Last week, your humble narrator wrote about the strange and terrible saga of Mohammed Nuru’s penthouse. In short, Nuru’s monomaniacal desire for the top-floor luxurious office he felt was his due led him to cash in on his prodigious City Hall connections and bulldoze even his ostensible equals. He got what he wanted, per the usual: The design of the 16-story tower at 49 South Van Ness, originally envisioned without an “executive floor,” was altered to meet his whims. Meanwhile, the public-serving employees who’ll be toiling on lower floors here say they’ve been given substandard accommodations.  

So, that’s who we are. But, facing the crisis of self-reflection due any city when federal agents arrest long-serving senior employees and level extensive allegations of entrenched corruption — is it who we want to be? 

That remains to be seen. A good test case for this may be found in Nuru’s former stamping ground, the Public Works Corporation Yard on Cesar Chavez. Workers here didn’t miss the article about Nuru and his machinations to carve out a corner penthouse for himself. Far from having half a dozen underlings and three outside contractors poring over their office decor details, as Nuru did, workers at the corporation yard tell your humble narrator they’re dealing with coyote incursions, infestations of raccoons, possums, and skunks — and mounds of excrement from all of the above. 

There are buildings and trailers with no hot water and visible mold and grunge and buckling surfaces. There are, workers say, only two janitors for the entire vast complex. 

As seen on the Public Works corporation yard.

These, by the way, are the workers often tasked with seizing homeless people’s things. Which is also something we’re still doing during a pandemic. Dispersing homeless people — an incredibly vulnerable, compromised population — around the city to mix and mingle would seem to be a terrible idea, both from a humanitarian and an epidemiological point of view. 

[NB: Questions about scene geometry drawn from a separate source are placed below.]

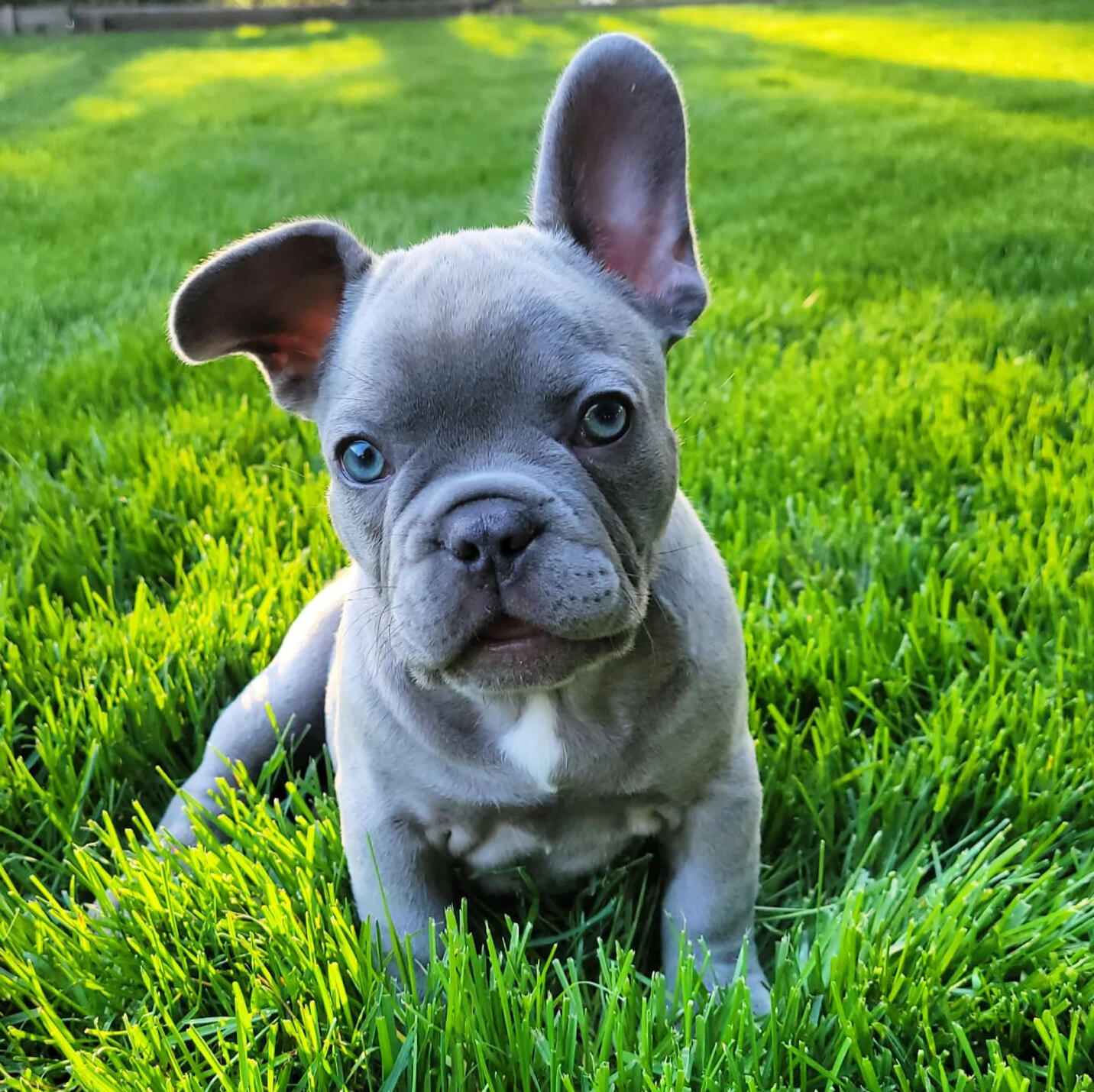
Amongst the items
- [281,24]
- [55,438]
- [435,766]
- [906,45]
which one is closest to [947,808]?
[435,766]

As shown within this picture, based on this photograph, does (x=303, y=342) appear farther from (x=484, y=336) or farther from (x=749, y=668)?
(x=749, y=668)

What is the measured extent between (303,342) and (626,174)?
68 centimetres

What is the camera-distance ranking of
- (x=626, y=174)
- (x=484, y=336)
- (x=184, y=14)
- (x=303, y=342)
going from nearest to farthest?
(x=484, y=336), (x=626, y=174), (x=303, y=342), (x=184, y=14)

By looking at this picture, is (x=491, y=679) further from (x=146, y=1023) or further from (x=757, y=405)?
(x=757, y=405)

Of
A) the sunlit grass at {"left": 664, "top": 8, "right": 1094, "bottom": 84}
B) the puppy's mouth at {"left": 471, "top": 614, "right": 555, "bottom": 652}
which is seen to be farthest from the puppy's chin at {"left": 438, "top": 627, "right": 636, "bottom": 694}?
the sunlit grass at {"left": 664, "top": 8, "right": 1094, "bottom": 84}

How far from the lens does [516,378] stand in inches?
63.4

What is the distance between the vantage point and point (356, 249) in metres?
1.97

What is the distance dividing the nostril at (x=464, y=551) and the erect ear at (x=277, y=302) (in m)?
0.67

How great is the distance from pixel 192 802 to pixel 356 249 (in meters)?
1.08

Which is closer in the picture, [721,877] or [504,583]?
[504,583]

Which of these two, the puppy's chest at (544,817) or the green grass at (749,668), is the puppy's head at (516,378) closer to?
the puppy's chest at (544,817)

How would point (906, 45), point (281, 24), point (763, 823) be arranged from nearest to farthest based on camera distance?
point (763, 823) → point (906, 45) → point (281, 24)

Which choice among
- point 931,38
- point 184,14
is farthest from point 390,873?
point 184,14

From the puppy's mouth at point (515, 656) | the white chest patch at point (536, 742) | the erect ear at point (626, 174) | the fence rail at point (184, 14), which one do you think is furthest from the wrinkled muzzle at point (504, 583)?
the fence rail at point (184, 14)
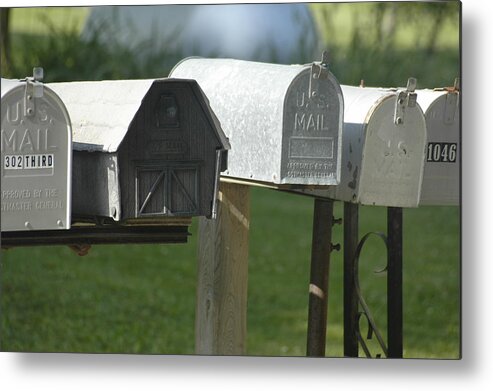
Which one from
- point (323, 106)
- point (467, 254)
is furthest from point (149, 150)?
point (467, 254)

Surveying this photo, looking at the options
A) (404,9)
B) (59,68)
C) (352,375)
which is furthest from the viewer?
(59,68)

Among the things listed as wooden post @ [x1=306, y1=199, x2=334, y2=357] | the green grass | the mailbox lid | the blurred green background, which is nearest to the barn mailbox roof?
the mailbox lid

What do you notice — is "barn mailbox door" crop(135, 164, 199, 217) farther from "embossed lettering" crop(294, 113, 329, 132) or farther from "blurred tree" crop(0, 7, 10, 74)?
"blurred tree" crop(0, 7, 10, 74)

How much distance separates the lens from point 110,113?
2576mm

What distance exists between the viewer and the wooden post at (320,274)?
10.0 ft

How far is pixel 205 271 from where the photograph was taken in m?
2.99

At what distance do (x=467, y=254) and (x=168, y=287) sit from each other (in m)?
3.03

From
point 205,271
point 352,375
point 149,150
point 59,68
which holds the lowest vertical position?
point 352,375

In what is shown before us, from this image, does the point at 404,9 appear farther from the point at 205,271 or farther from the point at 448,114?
the point at 205,271

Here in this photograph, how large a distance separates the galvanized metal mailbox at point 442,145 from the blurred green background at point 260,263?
25 centimetres

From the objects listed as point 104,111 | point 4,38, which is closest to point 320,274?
point 104,111

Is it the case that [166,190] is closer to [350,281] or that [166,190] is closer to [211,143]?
[211,143]

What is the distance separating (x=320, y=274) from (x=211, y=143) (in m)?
0.63

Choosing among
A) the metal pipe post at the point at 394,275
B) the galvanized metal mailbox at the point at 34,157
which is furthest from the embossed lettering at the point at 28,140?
the metal pipe post at the point at 394,275
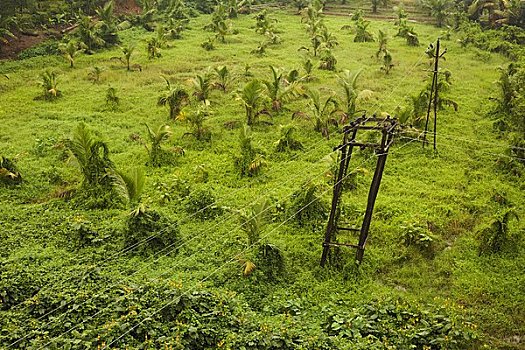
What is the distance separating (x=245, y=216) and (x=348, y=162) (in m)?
2.00

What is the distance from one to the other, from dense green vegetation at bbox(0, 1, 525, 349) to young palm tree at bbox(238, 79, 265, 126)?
0.04 meters

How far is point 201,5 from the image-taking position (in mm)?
29375

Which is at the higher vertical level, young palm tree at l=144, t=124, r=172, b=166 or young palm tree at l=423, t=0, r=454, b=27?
young palm tree at l=423, t=0, r=454, b=27

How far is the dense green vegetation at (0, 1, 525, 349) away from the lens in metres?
6.48

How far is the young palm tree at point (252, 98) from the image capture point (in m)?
12.7

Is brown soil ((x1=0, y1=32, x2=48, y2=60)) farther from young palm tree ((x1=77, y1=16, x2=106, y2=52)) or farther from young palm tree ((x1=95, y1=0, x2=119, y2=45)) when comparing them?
young palm tree ((x1=95, y1=0, x2=119, y2=45))

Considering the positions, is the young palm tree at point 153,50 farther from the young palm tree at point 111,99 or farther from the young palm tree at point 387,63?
the young palm tree at point 387,63

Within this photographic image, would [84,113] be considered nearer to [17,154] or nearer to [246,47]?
[17,154]

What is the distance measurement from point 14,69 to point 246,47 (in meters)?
9.21

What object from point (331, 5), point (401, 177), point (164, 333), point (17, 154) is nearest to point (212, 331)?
point (164, 333)

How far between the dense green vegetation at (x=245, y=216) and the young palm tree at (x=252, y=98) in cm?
4

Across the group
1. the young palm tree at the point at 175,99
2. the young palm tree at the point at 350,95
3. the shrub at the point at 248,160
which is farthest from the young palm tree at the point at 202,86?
→ the young palm tree at the point at 350,95

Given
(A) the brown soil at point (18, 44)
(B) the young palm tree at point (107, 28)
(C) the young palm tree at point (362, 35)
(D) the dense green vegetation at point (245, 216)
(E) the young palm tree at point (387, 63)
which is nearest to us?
(D) the dense green vegetation at point (245, 216)

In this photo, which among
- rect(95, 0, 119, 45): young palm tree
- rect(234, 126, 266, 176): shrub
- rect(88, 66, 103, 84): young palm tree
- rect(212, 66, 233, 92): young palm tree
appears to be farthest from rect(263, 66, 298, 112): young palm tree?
rect(95, 0, 119, 45): young palm tree
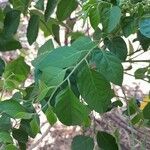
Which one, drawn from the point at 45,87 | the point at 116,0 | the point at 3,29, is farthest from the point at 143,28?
the point at 3,29

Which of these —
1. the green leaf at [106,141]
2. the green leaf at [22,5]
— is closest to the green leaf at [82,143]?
the green leaf at [106,141]

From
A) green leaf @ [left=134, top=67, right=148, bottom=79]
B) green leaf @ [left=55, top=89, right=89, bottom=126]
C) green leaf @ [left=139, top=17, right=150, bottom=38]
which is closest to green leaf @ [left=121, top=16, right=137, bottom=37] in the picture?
green leaf @ [left=139, top=17, right=150, bottom=38]

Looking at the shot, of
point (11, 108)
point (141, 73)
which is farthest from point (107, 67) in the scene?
point (141, 73)

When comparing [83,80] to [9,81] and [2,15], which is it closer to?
[9,81]

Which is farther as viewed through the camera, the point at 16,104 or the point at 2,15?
the point at 2,15

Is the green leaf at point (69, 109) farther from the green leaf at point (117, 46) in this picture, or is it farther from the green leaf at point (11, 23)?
the green leaf at point (11, 23)

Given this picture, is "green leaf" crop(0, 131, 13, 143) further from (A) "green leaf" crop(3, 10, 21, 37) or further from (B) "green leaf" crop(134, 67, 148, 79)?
(B) "green leaf" crop(134, 67, 148, 79)
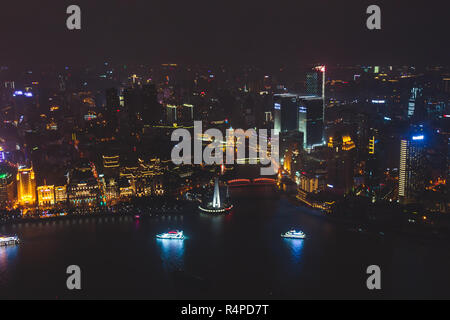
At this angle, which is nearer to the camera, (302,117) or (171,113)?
(302,117)

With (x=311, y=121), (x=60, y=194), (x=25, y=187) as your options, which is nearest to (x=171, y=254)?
(x=60, y=194)

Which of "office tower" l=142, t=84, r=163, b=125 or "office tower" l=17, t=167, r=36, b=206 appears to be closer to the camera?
"office tower" l=17, t=167, r=36, b=206

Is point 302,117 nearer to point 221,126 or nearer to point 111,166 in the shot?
point 221,126

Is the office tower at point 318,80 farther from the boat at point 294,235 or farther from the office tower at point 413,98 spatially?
the boat at point 294,235

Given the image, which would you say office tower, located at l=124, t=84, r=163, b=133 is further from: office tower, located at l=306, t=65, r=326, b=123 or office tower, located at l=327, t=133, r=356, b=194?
office tower, located at l=327, t=133, r=356, b=194

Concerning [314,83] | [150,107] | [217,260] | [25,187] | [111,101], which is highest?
[314,83]

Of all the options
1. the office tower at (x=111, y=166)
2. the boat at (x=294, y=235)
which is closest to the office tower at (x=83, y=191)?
the office tower at (x=111, y=166)

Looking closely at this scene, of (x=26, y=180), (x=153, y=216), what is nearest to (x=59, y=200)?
(x=26, y=180)

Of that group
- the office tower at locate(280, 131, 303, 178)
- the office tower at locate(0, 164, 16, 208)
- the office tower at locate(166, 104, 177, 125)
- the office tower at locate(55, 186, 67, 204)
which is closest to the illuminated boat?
the office tower at locate(55, 186, 67, 204)
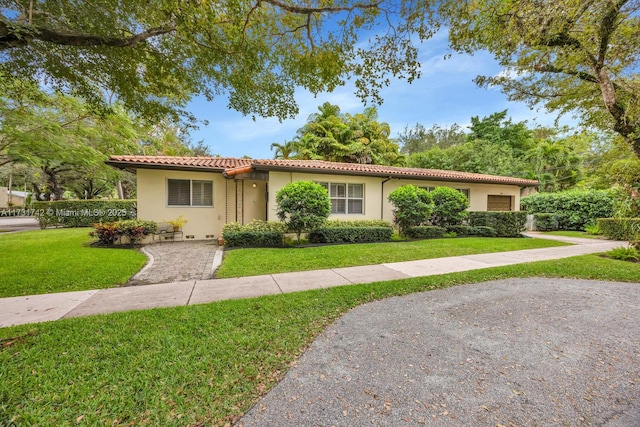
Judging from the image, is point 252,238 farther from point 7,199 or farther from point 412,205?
point 7,199

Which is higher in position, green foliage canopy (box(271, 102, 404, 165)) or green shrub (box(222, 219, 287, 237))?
green foliage canopy (box(271, 102, 404, 165))

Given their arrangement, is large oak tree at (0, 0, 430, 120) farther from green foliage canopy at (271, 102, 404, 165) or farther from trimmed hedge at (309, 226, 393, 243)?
green foliage canopy at (271, 102, 404, 165)

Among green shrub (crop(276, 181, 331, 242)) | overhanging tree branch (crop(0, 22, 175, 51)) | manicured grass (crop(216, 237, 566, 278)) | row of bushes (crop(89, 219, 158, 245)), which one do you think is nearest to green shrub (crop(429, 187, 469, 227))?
manicured grass (crop(216, 237, 566, 278))

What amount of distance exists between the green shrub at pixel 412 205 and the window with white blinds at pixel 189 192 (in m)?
8.15

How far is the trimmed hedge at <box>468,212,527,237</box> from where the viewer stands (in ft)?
40.2

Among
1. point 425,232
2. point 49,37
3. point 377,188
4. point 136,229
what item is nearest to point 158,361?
point 49,37

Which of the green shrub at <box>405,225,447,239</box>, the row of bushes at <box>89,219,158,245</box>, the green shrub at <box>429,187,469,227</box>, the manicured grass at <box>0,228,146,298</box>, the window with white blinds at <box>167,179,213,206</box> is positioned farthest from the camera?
the green shrub at <box>429,187,469,227</box>

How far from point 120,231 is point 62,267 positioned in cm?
316

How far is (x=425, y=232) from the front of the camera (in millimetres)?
11336

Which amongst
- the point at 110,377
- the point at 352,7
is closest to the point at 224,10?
the point at 352,7

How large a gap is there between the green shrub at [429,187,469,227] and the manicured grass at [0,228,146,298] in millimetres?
11536

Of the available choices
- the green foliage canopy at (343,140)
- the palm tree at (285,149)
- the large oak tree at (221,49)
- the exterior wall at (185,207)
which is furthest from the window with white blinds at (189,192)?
the palm tree at (285,149)

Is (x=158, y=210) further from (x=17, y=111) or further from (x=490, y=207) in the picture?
(x=490, y=207)

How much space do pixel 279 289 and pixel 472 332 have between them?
3170 millimetres
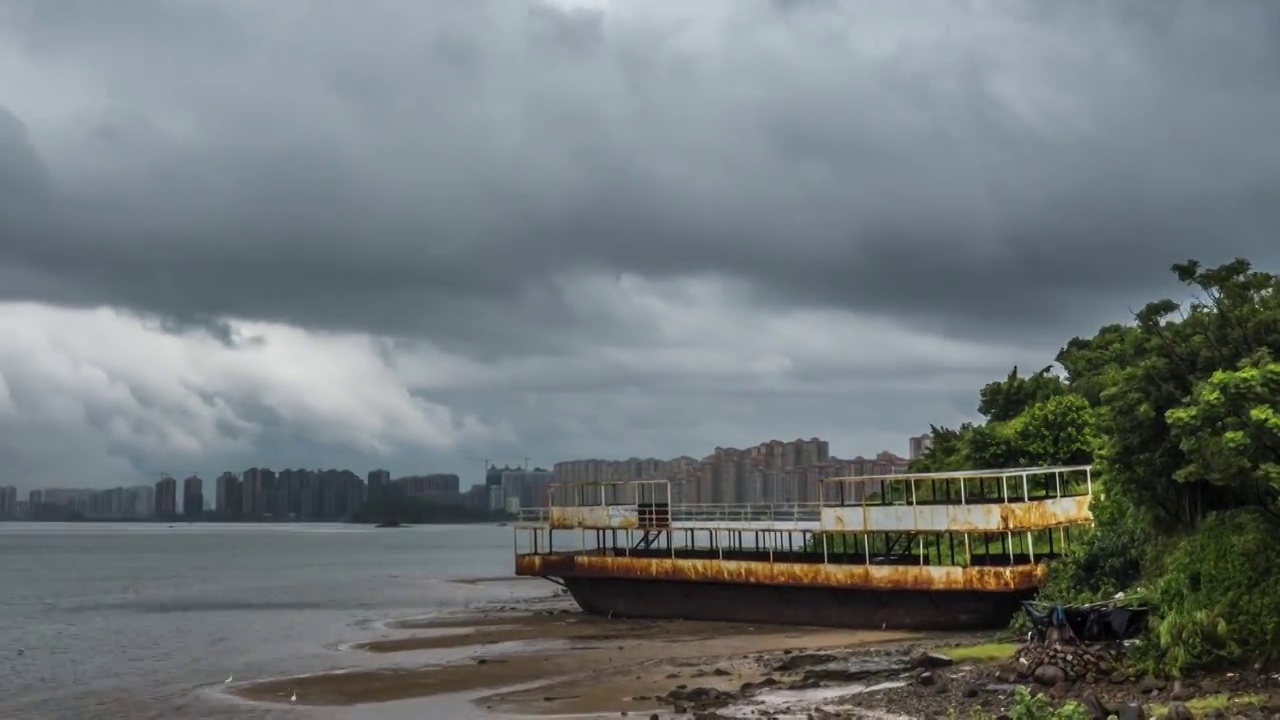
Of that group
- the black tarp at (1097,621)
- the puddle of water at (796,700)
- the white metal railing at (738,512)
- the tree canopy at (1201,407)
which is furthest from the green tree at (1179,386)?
the white metal railing at (738,512)

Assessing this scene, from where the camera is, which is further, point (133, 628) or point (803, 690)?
point (133, 628)

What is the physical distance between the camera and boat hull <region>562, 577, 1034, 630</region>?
34.8 metres

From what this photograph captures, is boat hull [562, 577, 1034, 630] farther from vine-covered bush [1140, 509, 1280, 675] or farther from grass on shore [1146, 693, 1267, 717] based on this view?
grass on shore [1146, 693, 1267, 717]

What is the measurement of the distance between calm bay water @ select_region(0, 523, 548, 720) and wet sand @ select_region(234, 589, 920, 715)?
237cm

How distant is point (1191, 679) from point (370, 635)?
1316 inches

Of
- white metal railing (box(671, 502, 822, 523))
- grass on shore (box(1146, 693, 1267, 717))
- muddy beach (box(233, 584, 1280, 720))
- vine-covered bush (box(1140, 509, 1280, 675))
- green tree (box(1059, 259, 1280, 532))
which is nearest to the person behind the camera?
grass on shore (box(1146, 693, 1267, 717))

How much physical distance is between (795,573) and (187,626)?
30969 mm

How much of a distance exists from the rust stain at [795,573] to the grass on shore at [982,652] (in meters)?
4.45

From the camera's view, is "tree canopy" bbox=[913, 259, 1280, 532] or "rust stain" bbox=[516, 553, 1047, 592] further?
"rust stain" bbox=[516, 553, 1047, 592]

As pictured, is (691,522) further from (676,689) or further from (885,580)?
(676,689)

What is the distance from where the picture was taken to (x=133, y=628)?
54250 millimetres

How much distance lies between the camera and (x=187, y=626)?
178 ft

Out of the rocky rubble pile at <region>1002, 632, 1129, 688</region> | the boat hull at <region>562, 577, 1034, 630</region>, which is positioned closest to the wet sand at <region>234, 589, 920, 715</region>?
the boat hull at <region>562, 577, 1034, 630</region>

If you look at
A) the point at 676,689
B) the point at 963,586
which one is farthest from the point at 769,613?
the point at 676,689
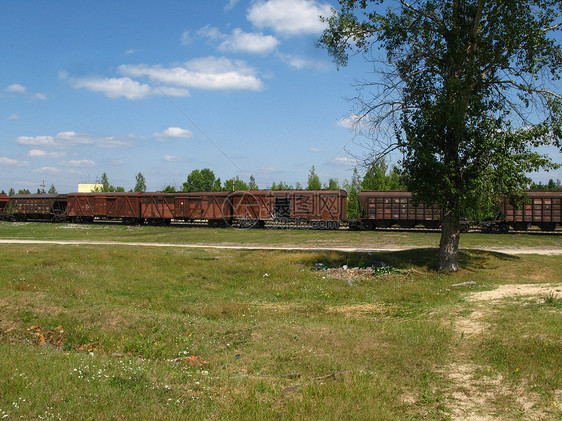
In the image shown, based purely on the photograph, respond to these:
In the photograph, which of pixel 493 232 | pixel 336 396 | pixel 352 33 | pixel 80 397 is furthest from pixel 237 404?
pixel 493 232

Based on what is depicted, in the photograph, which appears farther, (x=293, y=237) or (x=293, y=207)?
(x=293, y=207)

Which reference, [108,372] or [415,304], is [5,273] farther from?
[415,304]

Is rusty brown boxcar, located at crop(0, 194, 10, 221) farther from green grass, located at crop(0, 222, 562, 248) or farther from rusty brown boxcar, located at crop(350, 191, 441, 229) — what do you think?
rusty brown boxcar, located at crop(350, 191, 441, 229)

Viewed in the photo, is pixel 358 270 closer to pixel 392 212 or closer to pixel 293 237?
pixel 293 237

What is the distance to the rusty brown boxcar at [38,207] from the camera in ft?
165

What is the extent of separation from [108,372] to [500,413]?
560 cm

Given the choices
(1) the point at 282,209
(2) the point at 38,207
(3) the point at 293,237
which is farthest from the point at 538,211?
(2) the point at 38,207

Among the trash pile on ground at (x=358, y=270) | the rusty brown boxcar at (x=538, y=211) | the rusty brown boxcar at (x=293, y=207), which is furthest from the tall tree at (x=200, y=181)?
the trash pile on ground at (x=358, y=270)

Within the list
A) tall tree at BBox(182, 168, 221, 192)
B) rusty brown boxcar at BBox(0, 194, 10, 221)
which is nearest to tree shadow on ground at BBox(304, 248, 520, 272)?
rusty brown boxcar at BBox(0, 194, 10, 221)

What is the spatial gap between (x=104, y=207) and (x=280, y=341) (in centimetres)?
4159

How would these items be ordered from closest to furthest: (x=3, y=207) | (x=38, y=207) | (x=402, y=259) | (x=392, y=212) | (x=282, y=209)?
(x=402, y=259) < (x=392, y=212) < (x=282, y=209) < (x=38, y=207) < (x=3, y=207)

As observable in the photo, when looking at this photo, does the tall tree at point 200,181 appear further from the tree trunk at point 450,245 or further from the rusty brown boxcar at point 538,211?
the tree trunk at point 450,245

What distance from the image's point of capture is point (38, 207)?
167 ft

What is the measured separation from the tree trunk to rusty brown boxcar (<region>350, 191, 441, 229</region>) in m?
17.7
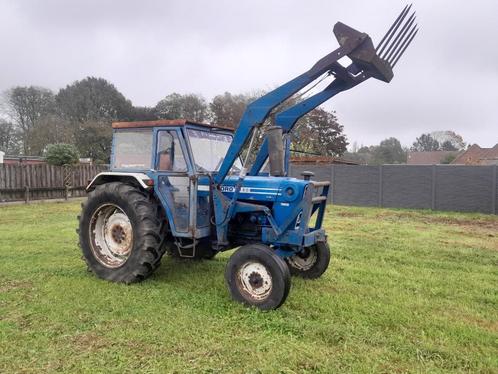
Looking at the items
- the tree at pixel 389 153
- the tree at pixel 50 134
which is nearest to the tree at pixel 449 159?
the tree at pixel 389 153

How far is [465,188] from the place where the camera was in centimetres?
1509

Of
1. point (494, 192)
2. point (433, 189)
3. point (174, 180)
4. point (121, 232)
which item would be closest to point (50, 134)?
point (433, 189)

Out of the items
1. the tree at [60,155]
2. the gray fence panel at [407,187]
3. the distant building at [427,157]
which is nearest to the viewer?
the gray fence panel at [407,187]

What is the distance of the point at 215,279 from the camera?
5.48m

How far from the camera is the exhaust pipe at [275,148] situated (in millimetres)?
4539

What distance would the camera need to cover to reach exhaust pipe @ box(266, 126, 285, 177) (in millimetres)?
4539

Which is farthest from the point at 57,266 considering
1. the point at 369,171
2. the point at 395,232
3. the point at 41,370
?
the point at 369,171

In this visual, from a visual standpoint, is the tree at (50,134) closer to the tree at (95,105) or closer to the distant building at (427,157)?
the tree at (95,105)

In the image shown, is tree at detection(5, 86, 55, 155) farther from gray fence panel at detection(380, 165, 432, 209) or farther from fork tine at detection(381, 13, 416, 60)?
fork tine at detection(381, 13, 416, 60)

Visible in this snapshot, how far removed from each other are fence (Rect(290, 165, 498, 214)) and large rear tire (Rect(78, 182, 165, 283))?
13089 mm

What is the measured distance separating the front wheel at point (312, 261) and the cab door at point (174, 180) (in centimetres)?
160

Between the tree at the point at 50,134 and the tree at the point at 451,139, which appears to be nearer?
the tree at the point at 50,134

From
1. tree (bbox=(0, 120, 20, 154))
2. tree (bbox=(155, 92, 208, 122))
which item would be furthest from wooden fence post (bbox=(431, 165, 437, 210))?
tree (bbox=(0, 120, 20, 154))

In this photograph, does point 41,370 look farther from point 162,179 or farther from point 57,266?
point 57,266
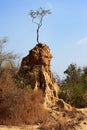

San Jose has suspended homeless sweeps for just this reason. San Francisco has not; a Public Works spokesperson told the San Francisco Public Press that the city continues to break down homeless encampments and “bag and tag” residents’ possessions because “that’s what we do.” 

Of note, a homeless San Franciscan contacted by the Public Press noted that she and her colleagues are reticent to leave their possessions and see doctors because of fears that Public Works will make off with their worldly goods. 

That may be what we do, but workers in the corporation yard tell me they do not want to do this. They do not feel good about doing this. And they do not feel safe about doing this — they claim they’ve had no COVID-19 training, do not have regular access to running water or soap, and are only assigned one disposable Tyvek HazMat suit and two disposable face masks per day. One worker on this yard years ago came down with SARS, longtime Public Works employees recall. Another developed shigella after stepping in a heap of human excrement. 

In a March 10 email obtained by Mission Local, Nuru’s successor, Alaric Degrafinried, said workers shouldn’t be concerned in the era of COVID-19. “According to our environmental health and safety manager, it is very hard to get exposed when working outside,” he wrote. “As long as the employees are wearing the [personal protective equipment] we offer to them, they should be at low risk.”

You’re not going to believe this, but that response wasn’t well-received. 

“I have lived in San Francisco for my whole life. My dream job was to go work for the city,” says a veteran Public Works employee. “Sometimes I feel like I sold myself short.” 

Contractor and permit expediter Walter Wong, right, pictured here in 2018 with ex-Public Works boss Mohammed Nuru. Photo by Susana Bates for Drew Alitzer Photography.

Journalists are trained to obscure what they don’t know. But uncertainty is the hallmark of this burgeoning pandemic. The dearth of federal leadership is also forcing difficult — and bad — choices on cities and states. 

What seems more certain is that COVID-19 and corruption scandals have laid bare the faults in the city’s deeply ingrained status quo that were, previously, seen but tolerated. On the other end of this tunnel we may, for good or ill, be a changed city. 

There is a fire here. It may burn us. It may purify us. It may do both. I just don’t know.